En septiembre de 2017, la tierra tembló, los edificios se desplomaron y México se vistió de luto. Según datos oficiales, 471 personas perdieron la vida a consecuencia de los terremotos del 7 y 19 de septiembre. Fue una tragedia monumental que concentró la atención del país, detonó una gigantesca oleada de solidaridad y obligó a una movilización sostenida de recursos del Estado.

Una generación antes, en septiembre de 1985, la tierra también tembló y el desastre fue mucho peor: según el conteo oficial, 3,200 personas perdieron la vida, pero diversos recuentos extraoficiales han estimado el número de víctimas mortales en 20 mil. La desgracia provocó una movilización ciudadana ejemplar, produjo una crisis política gigante y detonó un proceso que terminaría liquidando al viejo sistema político mexicano.

Ahora adelantemos el reloj a 2020. Desde el 27 de febrero, la pandemia de Covid-19 ha provocado más de 60 mil víctimas mortales. Al ritmo actual, ese número se duplicará antes de final de año.

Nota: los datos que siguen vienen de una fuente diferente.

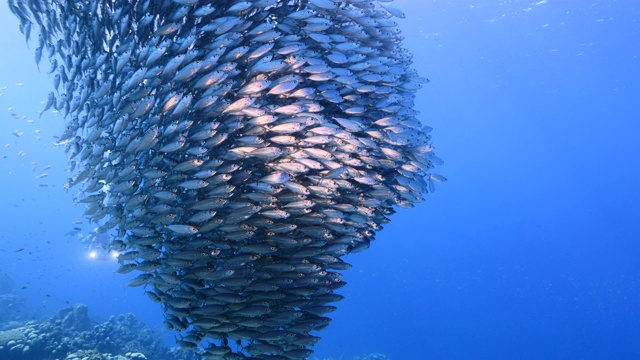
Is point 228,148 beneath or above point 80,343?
above

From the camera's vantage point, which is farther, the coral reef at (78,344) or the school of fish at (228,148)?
the coral reef at (78,344)

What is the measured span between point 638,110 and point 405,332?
3753 cm

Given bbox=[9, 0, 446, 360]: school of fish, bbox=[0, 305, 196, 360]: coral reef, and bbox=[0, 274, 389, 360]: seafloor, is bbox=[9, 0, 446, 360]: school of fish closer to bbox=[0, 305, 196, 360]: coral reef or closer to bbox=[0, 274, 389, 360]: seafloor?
bbox=[0, 274, 389, 360]: seafloor

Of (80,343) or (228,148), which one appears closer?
(228,148)

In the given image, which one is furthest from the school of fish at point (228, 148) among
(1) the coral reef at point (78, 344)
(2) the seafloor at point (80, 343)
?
(1) the coral reef at point (78, 344)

Esas son solo las víctimas oficialmente reconocidas. Estudios independientes y estimaciones de las propias autoridades muestran que las muertes en exceso superan entre tres y cuatro veces al número de decesos oficialmente reconocidos.

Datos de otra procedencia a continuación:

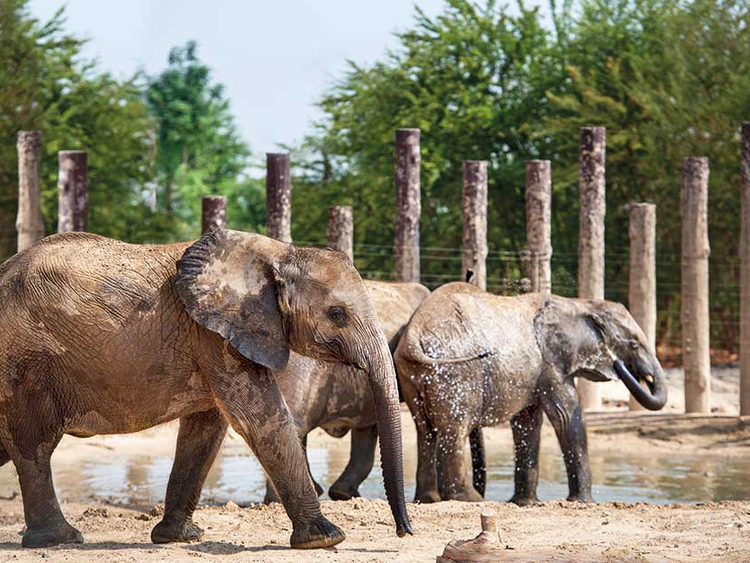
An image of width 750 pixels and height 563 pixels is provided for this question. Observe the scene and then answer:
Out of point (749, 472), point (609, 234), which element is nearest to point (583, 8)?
point (609, 234)

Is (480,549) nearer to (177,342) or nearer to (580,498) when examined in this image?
(177,342)

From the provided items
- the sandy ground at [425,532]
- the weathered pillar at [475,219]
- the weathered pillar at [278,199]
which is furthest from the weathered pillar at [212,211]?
the sandy ground at [425,532]

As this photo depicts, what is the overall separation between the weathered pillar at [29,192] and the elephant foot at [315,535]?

Eso significa que, en el transcurso de 2020, la pandemia acabará produciendo (directa e indirectamente) entre 360 y 480 mil víctimas mortales. Esto equivale a tener de 18 a 24 terremotos como los de 1985.

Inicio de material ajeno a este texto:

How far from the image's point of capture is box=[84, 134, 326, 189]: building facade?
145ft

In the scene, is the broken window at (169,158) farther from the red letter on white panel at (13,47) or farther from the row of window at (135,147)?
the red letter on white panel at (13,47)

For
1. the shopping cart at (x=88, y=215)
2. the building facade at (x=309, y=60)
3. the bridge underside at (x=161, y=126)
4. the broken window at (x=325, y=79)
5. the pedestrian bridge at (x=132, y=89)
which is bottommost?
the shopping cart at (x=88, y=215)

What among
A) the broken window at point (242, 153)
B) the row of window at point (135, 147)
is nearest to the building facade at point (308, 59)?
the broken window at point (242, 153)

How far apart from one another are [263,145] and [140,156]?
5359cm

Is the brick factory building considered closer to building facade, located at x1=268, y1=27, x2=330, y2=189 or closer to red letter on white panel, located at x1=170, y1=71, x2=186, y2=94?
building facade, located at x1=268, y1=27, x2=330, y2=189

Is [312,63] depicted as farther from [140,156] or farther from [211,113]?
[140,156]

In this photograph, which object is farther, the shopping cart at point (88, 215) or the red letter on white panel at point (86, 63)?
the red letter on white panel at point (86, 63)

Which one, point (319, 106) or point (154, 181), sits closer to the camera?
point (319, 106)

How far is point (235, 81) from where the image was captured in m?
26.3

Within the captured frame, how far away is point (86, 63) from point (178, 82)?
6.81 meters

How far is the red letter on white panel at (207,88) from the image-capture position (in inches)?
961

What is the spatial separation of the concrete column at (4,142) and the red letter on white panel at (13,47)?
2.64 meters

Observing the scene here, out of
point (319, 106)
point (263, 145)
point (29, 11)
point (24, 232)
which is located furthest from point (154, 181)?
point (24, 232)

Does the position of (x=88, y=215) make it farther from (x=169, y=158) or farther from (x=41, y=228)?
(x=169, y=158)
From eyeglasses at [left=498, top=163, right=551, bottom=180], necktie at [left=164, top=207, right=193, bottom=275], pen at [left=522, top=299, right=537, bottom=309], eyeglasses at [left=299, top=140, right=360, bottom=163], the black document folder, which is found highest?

¿Y qué ha pasado? Para el tamaño de la tragedia, las repercusiones han sido muy limitadas hasta ahora. Esto no es, como uno anticiparía, el centro de la discusión pública en el país. Contrario a lo que sucedió con los sismos, el gobierno no está contra las cuerdas. Y en la sociedad, no hay una movilización amplia para tomar la causa de las víctimas.

¿Por qué un desastre mucho mayor que los sismos ha tenido un impacto político mucho menor? No lo sé de cierto, pero van algunas posibles explicaciones:

1. La pandemia es un fenómeno de víctimas solitarias. La gente está muriendo en una multiplicidad de clínicas y hospitales, cuando no en sus casas. No hay puntos focales de la tragedia, lugares donde se pueda concentrar la atención. Hay tantas víctimas en tantos lados que la mayoría se acaba volviendo invisible.

2. La pandemia afecta en altísima proporción a personas pobres y con bajos niveles de instrucción formal. De acuerdo a un estudio elaborado por un investigador de la UNAM, Héctor Hiram Hernández Bringas, 71% de las víctimas de COVID-19 no pasaron de la secundaria. La enfermedad se ceba sobre grupos demográficos con bajo peso político y baja visibilidad mediática.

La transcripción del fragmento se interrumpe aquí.